A originalidade artística, a valorização do ethos, a coerência identitária são valores legítimos que qualquer artista africano deve adoptar. Sob pena de cair na “despersonalização”.

É ainda uma trienal que redefine a ideia de cultura, reafirmando princípios africanos. Feitas pelos próprios africanos. Sindika Dokolo, patrono do projecto, que leva o seu nome, afirma, em entrevista, que nós, africanos, devemos “redescobrir e revalorizar” a nossa cultura, mas “a luz dos nossos princípios e padrões”.

A cultura angolana, segundo o etnomusicólogo Macedo (2006), citando Agostinho Neto, diz que “[…] Desenvolver a cultura não significa submetê-la a outras” (p.10). A cultura africana é universal, e podemos ver os povos da América latina reivindicar e defender a sua herança Cultural africana.

Macedo (2006) acrescenta: “as aculturações resultantes do contacto cultural com os demais povos não devem resultar em perda da personalidade do angolano no contexto dos seus valores antropológicos materiais e espirituais”, (p. 10).

“Luanda torna-se autónoma”. É o que diz Sindika Dokolo. “A arte e a estética angolanas são concebidas a partir de luanda”.

Augura-se, com a mesma actividade, que Luanda seja a “capital da cultura e da arte”, embora seja uma “questão política” (acrescenta Sindika Dokolo).

A IIIª trienal de Luanda responde a várias perguntas sobre a africanidade. Sobretudo a pergunta do presidente Abdoulaye Wade, no III Festival Mundial das Artes negras, realizado no Senegal, Dakar, 2010. Quando perguntou: “O que a África quer transmitir ao mundo?”.

Jomo Fortunato escreveu nos seguintes termos referindo-se a este magnificente projecto:

“Partidário de uma leitura do fenómeno artístico e de gestão cultural suportada num permanente questionamento, a Fundação Sindika Dokolo persegue um método de intervenção, no domínio das artes, que articula as disciplinas tradicionais, sempre passíveis de novas leituras, com ferramentas de análise, e formas de abordagem teóricas, de feição multidisciplinar e multimédia”.( (Dokolo 2006/2007))

Não foi esse o objectivo dos nossos antes? Quando quiserem “descobrir” a África? Não é este o nosso desejo hoje? Habitar numa África sem “tensões nem estrondo de balas”? Sem segregações, estigmas e que vivamos de forma harmoniosa? Onde cada um afirma com padrões culturais africanos? A arte é e sempre será a medianeira nos conflitos. Pois, a arte é a Mãe da paz.

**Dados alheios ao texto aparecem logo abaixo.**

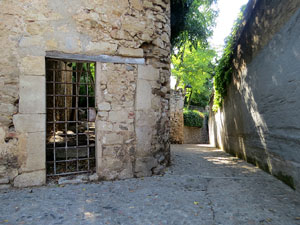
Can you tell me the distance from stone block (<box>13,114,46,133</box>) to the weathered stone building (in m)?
0.01

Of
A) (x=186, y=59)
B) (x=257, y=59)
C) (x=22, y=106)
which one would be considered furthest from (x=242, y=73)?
(x=186, y=59)

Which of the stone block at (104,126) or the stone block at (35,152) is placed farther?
the stone block at (104,126)

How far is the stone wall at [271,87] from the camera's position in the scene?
9.71ft

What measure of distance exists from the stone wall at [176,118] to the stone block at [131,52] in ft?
25.7

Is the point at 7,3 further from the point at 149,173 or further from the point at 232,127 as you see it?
the point at 232,127

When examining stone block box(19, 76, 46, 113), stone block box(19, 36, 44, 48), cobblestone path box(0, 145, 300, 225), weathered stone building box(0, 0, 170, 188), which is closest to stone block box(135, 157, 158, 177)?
weathered stone building box(0, 0, 170, 188)

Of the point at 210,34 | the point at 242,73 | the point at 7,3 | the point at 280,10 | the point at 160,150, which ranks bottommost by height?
the point at 160,150

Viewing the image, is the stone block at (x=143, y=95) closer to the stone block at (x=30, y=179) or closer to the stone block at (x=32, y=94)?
the stone block at (x=32, y=94)

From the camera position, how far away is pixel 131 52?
3.88 meters

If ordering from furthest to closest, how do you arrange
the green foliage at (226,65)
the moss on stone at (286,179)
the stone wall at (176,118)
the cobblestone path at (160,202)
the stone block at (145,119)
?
the stone wall at (176,118), the green foliage at (226,65), the stone block at (145,119), the moss on stone at (286,179), the cobblestone path at (160,202)

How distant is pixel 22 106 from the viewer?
329 cm

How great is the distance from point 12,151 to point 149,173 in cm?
228

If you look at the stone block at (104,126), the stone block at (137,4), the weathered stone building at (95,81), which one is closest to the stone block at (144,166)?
the weathered stone building at (95,81)

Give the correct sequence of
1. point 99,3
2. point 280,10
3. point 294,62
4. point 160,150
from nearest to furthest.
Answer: point 294,62
point 280,10
point 99,3
point 160,150
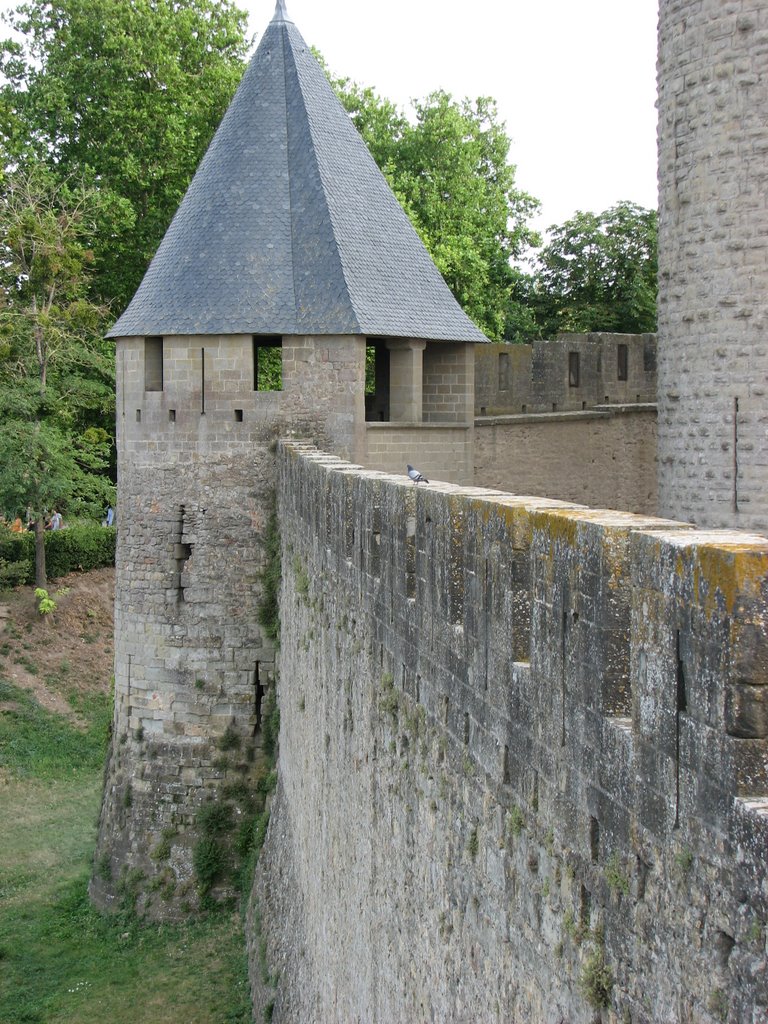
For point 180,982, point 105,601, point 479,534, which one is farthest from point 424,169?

Se é verdade que o homem é O QUE É, com base a sua cultura, se é verdade que a cultura fortalece, então, é verdade que o homem deve agir no interior do universal, sem renunciar a sua individualidade. Assim, o homem deve livrar-se das grilhetas da utopia e partir para acção, algurando viver a realidade. É a partir da acção que o homem se torna verdadeiramente consciente das suas capacidades, porque só aqui a arte se pensa, ganha forma e sentido. Vive-se a realidade.

BUNGE, Mário. (2006). Dicionário de Filosofia, São Paulo, Perspectiva.

MACEDO, Jorge. (2006). A Dimensão Africana da Cultura Angolana. Luanda: INALD.

ANDREW, Igor. (1986). Karl Marx, o marxismo e a África. Moscovo, Edições da Agencia de Imprensa Nóvosti.